Des Weiteren zeigt der Tätigkeitsbericht des Erzbistums Hamburg, der die Jahre 2011 bis 2022 abdeckt, dass insgesamt 272 Vorfälle gemeldet wurden, die sexualisierte Gewalt an Minderjährigen und schutzbedürftigen Erwachsenen betreffen. Etwa 880.000 Euro wurden an Betroffene ausgezahlt, wobei allein 488.000 Euro als Anerkennung des erlittenen Leids von der Unabhängigen Kommission für Anerkennungsleistungen vergeben wurden. Generalvikar Sascha-Philipp Geißler betonte, dass eine Veröffentlichung der Namen von Missbrauchstätern aufgrund fehlender Rechtssicherheit derzeit nicht angestrebt wird.
Ausblick auf zukünftige Entwicklungen
Für die Zukunft plant das Erzbistum Hamburg, die Betroffenen stärker in die Erstellung des nächsten Berichts einzubeziehen, wie Katja Kottmann, die Leiterin des Referates Intervention, angekündigt hat. Zukünftige Studien zur Aufarbeitung von Missbrauch in Hamburg und Schleswig-Holstein stehen noch aus und die gewonnene Erkenntnisse der Unabhängigen Aufarbeitungskommission Nord werden abgewartet. Im Bistum Hildesheim sind positive Entwicklungen zu verzeichnen: Ankündigungen für eine dritte Studie sowie die Schaffung von Lotsen- und Ombudsstellen beschleunigen die Aufarbeitung bis 2025.

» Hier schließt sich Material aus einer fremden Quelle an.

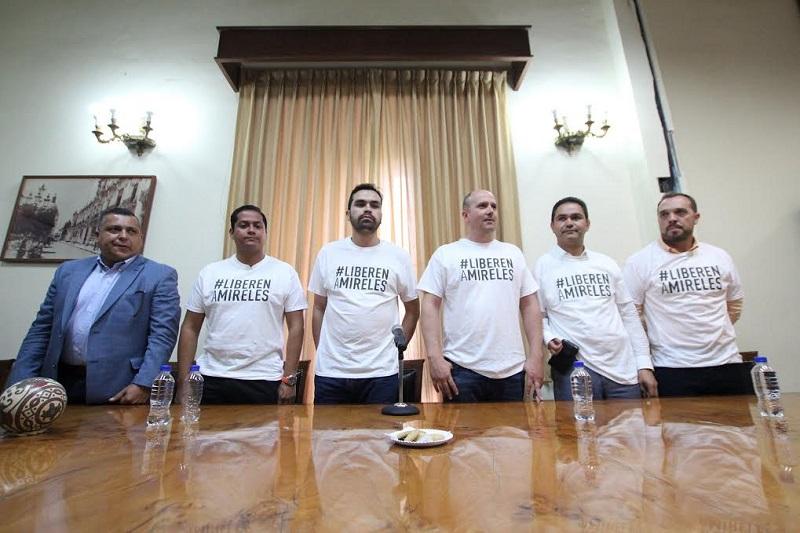 El Magistrado del Séptimo Tribunal de Circuito, de Guadalajara, daría un resolutivo en 48 horas a partir de ayer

Im Kontrast dazu wird hingegen kritisch auf die Entscheidung des Bistums Hildesheim geschaut, den Leichnam des 2021 verstorbenen Bischofs Heinrich Janssen in der Gruft des Doms zu belassen, nachdem nach seinem Tod Missbrauchsvorwürfe aufgetaucht sind. Das Bistum hat der Öffentlichkeit jedoch erklärt, dass die Gruft dauerhaft geschlossen wird und über die Vorwürfe informiert werden soll.
Während der Kampf gegen sexualisierte Gewalt in der katholischen Kirche fortschreitet, zeigt der Umgang der evangelischen Kirche in Deutschland (EKD) ein Umdenken. Hier liegt der Fokus auf einer individuellen und umfassenden Aufarbeitung von Fällen sexualisierter Gewalt. Eine gemeinsame Erklärung zwischen EKD und Diakonie Deutschland im Dezember 2023 legt verbindliche Kriterien für die Aufarbeitung fest und plant die Gründung unabhängiger regionaler Kommissionen zur Beteiligung der Betroffenen in diesem Prozess.
Die Bereitschaft zur kritischen Reflexion und die Fortentwicklung der Maßnahmen sind essenziell, um das Vertrauen der Betroffenen zurückzugewinnen und eine echte Aufarbeitung zu ermöglichen. Nur durch transparentes Handeln und die aktive Einbeziehung der Betroffenen kann eine grundlegende Veränderung in der Kirchenkultur erreicht werden.